Richard II is an episodic play. Discrete chapters of history; characters introduced and removed without adding much, anything, to the narrative; and major swings in plot-line without any back-story or build up. This new performance, directed by Joe Hill-Gibbons, builds on that episodic nature and everything that is needed to tell the story, for Richard to remember the story, is on stage throughout. Eight cast playing a dozen or so parts, buckets (literally) of blood and earth, and a single prop – the hollow crown. As Simon Russell Beale calls to mind or imagines a conversation, those characters detach from the group of players huddled at the sidelines waiting like substitutes for the manager’s instructions.

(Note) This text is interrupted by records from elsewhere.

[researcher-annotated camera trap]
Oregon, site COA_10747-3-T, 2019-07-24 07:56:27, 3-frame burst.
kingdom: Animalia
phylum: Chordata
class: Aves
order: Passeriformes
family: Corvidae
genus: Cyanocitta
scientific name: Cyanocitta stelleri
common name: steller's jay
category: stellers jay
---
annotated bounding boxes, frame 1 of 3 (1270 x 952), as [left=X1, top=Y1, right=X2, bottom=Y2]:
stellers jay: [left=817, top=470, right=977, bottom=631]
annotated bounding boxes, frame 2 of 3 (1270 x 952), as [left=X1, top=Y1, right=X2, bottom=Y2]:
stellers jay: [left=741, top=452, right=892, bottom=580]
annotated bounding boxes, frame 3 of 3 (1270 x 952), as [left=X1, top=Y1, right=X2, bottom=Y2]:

And as the vast sweep of the story unfolds in Richard’s mind, little groups of characters emerge, change, flow across the stage mingling with others as alliances are built and destroyed. As traitors to one cause become protagonists for another.

If you know the play, it may be marginally easier to follow which character is betraying who and why. But that is not necessary and it is not how this play reads. Instead, we have a central character, the King, remembering and imagining a series of events. It almost doesn’t matter how that narrative is constructed. Think of how you remember a significant period of your own life. Highlights come and go; people come and go; different friends and family have slightly different roles each time you remember.

But because we are seeing the story through the eyes of the defeated King there is one significant change to other productions of Richard II that I have seen. Bolingbroke, about to become Henry IV, is portrayed as a weak and hesitant man. A puppet controlled and instructed by the puppet master, Northumberland, who Richard clearly blames for his fall. And, of course, Richard is the victim here and not (as ‘1066 and all that’ would have it) a bad King.

This is a completely new and thought-provoking production with Simon Russell Beale giving another consummate performance as the embattled and then doomed King. Whether you come it with a knowledge of the play traditionally directed, or with no pre-knowledge, this is a thoroughly entertaining and different view of the ebb and flow of English History.